═════ Passage given

In [1]:
from data import X_train as X 
from data import y_train as y

from tools import train_kcv, create_splits
from ensemble import Ensemble, train_ensemble, show_top_weights
from base_models import Model

from sklearn.metrics import accuracy_score, log_loss
from collections import Counter
import json

# Create Various Splits

In [2]:
# 1. Balanced split
X_train1, X_val1, y_train1, y_val1 = create_splits(X, y)

# 2. More class 0 in train
X_train2, X_val2, y_train2, y_val2 = create_splits(X, y, bias_class=0, bias_ratio=0.6)

# 3. More class 1 in train
X_train3, X_val3, y_train3, y_val3 = create_splits(X, y, bias_class=1, bias_ratio=0.6)

══════════
═════ Listing

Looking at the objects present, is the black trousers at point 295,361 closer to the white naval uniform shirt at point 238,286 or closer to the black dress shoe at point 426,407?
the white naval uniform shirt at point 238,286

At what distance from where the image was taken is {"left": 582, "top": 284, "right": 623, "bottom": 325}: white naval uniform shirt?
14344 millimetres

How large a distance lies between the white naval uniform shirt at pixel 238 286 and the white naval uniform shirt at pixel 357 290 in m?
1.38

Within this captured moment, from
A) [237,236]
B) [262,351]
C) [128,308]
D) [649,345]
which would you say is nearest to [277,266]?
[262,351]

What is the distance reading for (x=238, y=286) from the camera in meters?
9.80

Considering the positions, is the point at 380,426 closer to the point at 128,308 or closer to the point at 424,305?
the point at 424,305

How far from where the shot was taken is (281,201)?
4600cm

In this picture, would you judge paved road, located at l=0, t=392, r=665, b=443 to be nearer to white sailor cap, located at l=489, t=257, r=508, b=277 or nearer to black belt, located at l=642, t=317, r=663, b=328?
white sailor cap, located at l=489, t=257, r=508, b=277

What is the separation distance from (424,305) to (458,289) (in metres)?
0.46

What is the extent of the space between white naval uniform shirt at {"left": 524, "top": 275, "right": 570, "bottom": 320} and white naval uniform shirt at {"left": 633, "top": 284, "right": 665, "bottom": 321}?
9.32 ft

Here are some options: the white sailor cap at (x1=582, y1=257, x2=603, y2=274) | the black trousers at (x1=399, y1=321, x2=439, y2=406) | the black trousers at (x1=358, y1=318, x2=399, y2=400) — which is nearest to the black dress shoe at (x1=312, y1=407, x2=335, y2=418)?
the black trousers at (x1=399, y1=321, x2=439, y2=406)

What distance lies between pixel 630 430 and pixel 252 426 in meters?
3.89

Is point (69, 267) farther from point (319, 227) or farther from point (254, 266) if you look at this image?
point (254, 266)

══════════

[Work to be completed]:
Quote the notebook code for creating data splits in full, keeping every line and character unchanged. The records are separate material and have no connection to the notebook code.

[The completed task]:
In [1]:
from data import X_train as X 
from data import y_train as y

from tools import train_kcv, create_splits
from ensemble import Ensemble, train_ensemble, show_top_weights
from base_models import Model

from sklearn.metrics import accuracy_score, log_loss
from collections import Counter
import json

# Create Various Splits

In [2]:
# 1. Balanced split
X_train1, X_val1, y_train1, y_val1 = create_splits(X, y)

# 2. More class 0 in train
X_train2, X_val2, y_train2, y_val2 = create_splits(X, y, bias_class=0, bias_ratio=0.6)

# 3. More class 1 in train
X_train3, X_val3, y_train3, y_val3 = create_splits(X, y, bias_class=1, bias_ratio=0.6)